Like other students, Jakubauskas said she took her boyfriend’s college decision into account when picking a school, but didn’t base this decision solely around Mason’s.
“I definitely don’t think I’d just choose KU as the school that I go to because he’s going [there],” Jakubauskas said. “I do like it, it’s one of my top options.”
Jakubauskas discussed her feelings surrounding Mason’s college decision impacting her own.
“I know I shouldn’t be tied down to someone I probably won’t be with for a long time, but it makes me happy to do what I feel in my heart is right,” Jakubauskas said. “So it’s both happiness and guilt for doing that.”
Despite having complicated feelings, Jakubauskas is looking forward to beginning a new part of her life with Mason.
“I’m excited,” Jakubauskas said. “We’ve kind of been together for all of high school and I feel like I’ve really grown as a person and he’s grown as a person…I feel like switching into that phase in my life is just going to be exciting and it’ll bring a lot to the relationship.”
Seniors Abe Roman and Peyton Fowler are unsure of where they will be attending college next year but plan to stay together. The couple has been together for 7 months.
“We kind of just decided we’re just going to see what happens,” Fowler said. “We’re not gonna break up just because we’re going to college. Let life take its course.”
Roman is planning to attend either the University of Kansas or Kansas City Kansas Community College and Fowler is unsure of where she will attend but plans to stay in the area.
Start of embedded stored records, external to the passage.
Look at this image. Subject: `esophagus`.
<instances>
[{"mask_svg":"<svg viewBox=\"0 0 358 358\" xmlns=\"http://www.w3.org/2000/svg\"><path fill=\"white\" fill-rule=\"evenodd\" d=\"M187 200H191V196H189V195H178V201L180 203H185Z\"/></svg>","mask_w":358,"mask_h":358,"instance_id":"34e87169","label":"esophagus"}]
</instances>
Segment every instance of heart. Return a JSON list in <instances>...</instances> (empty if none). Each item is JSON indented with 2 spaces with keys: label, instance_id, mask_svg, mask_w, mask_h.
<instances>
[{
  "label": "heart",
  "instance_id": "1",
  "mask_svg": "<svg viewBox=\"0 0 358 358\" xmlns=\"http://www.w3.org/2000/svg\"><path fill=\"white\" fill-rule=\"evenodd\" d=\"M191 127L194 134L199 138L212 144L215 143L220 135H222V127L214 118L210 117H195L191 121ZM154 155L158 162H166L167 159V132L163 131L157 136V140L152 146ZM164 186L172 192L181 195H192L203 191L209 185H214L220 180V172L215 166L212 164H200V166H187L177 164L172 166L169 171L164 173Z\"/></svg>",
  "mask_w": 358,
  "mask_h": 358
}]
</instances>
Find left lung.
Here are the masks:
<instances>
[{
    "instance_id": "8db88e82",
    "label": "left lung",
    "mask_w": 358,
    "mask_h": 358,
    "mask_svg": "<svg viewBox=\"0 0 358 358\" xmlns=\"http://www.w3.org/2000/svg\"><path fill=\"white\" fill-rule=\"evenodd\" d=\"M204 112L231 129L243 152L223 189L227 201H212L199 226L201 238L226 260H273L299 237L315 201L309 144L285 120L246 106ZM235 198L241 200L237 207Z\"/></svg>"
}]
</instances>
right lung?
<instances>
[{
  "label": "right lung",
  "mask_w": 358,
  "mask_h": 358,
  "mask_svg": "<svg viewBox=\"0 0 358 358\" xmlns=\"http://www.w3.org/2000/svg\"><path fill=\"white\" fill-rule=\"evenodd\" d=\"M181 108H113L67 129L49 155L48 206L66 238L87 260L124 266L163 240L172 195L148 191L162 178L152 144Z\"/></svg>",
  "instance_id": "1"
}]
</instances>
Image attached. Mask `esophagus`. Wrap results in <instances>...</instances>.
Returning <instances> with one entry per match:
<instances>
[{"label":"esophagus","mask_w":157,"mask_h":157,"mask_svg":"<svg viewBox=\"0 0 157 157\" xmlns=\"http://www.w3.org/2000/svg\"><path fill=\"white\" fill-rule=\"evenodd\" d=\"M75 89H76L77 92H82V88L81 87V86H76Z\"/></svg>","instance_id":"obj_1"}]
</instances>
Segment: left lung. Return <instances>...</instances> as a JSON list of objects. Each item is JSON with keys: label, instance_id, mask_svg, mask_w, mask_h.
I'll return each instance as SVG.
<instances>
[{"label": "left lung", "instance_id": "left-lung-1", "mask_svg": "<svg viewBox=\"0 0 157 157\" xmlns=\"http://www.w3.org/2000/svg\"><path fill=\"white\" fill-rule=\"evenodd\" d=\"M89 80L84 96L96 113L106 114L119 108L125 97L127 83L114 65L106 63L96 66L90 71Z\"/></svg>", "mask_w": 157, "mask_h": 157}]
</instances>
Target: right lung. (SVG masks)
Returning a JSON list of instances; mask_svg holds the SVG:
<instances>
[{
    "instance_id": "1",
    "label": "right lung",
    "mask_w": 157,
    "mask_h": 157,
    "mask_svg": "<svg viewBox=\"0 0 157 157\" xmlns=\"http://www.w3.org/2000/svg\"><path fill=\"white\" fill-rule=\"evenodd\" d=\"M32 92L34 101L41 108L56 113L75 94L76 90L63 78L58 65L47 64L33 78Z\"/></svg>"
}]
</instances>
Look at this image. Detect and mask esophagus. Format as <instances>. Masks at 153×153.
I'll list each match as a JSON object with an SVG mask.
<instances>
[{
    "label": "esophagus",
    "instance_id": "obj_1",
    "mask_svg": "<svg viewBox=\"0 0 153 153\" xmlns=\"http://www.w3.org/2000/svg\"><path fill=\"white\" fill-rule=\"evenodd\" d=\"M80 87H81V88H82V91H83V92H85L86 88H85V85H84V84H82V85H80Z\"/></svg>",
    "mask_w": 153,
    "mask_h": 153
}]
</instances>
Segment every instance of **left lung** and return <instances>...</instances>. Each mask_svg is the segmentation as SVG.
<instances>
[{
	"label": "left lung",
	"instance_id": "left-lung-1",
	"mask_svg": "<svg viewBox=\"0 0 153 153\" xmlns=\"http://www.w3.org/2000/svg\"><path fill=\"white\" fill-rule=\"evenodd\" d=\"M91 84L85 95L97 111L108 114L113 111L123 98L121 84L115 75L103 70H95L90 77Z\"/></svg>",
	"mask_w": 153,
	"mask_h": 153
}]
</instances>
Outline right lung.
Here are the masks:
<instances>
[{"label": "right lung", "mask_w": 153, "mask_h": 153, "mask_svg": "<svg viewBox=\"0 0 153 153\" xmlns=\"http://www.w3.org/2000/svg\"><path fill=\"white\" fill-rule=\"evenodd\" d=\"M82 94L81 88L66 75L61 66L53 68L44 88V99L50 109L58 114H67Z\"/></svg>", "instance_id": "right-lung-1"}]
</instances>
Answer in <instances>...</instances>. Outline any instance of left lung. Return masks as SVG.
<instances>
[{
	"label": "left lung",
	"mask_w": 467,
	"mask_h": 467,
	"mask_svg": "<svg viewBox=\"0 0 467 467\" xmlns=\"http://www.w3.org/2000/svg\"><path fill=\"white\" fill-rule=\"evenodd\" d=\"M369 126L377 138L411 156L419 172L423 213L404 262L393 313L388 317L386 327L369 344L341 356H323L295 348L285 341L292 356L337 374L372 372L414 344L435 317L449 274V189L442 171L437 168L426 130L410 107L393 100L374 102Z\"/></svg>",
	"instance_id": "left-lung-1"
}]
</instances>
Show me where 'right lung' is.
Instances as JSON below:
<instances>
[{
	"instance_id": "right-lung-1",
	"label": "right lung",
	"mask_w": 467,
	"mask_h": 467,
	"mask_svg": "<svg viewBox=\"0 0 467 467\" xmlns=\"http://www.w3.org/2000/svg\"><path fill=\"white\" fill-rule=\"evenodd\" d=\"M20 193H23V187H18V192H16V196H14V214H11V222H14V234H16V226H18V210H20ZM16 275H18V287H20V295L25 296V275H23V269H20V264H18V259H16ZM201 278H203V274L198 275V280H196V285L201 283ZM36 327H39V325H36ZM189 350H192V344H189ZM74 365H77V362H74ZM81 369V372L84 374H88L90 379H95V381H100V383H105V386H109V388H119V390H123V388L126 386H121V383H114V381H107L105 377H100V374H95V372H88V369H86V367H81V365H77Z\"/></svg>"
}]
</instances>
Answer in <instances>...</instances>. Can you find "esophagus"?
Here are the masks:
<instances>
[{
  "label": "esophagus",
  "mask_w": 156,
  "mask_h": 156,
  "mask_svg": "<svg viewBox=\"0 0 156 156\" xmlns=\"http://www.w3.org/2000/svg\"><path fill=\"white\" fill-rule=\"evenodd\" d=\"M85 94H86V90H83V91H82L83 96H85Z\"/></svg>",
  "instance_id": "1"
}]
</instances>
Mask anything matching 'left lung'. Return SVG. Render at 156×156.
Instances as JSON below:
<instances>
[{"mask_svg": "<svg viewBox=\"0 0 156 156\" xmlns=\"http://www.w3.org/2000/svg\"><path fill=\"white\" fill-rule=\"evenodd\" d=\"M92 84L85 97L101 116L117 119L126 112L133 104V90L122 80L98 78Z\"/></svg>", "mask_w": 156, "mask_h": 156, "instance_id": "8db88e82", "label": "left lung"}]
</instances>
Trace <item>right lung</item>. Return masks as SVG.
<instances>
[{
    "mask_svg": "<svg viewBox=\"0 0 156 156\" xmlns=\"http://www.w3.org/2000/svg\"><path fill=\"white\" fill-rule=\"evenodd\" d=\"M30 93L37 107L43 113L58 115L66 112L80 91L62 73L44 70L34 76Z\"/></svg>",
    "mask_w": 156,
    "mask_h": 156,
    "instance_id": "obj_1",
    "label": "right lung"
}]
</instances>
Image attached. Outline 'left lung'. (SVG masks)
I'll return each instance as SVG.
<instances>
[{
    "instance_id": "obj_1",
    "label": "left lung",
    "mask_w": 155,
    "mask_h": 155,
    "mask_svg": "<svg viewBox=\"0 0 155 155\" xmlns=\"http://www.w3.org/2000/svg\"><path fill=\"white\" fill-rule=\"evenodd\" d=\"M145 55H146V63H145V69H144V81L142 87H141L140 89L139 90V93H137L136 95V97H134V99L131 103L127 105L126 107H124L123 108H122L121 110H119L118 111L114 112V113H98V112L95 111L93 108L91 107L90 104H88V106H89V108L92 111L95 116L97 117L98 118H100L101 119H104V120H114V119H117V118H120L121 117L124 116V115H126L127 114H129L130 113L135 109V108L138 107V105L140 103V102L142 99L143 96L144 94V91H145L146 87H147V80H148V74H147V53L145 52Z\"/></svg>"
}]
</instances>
Fowler said she took Roman’s college decision into account as well as proximity to family when choosing where to apply.
“I just don’t want to be super far away from home,” Fowler said. “I also kind of put into consideration that Abe does plan to stay in Kansas. And so since my family is here also, it just makes sense to stay close by.”
Although both have uncertainties in their futures, Fowler is comforted by the constant Roman will provide.
“Personally, I kind of see it as, I have absolutely no idea what I’m doing next year, but I know that he’s still gonna be there,” Fowler said. “It’s kind of that foundation, like it’ll be okay.”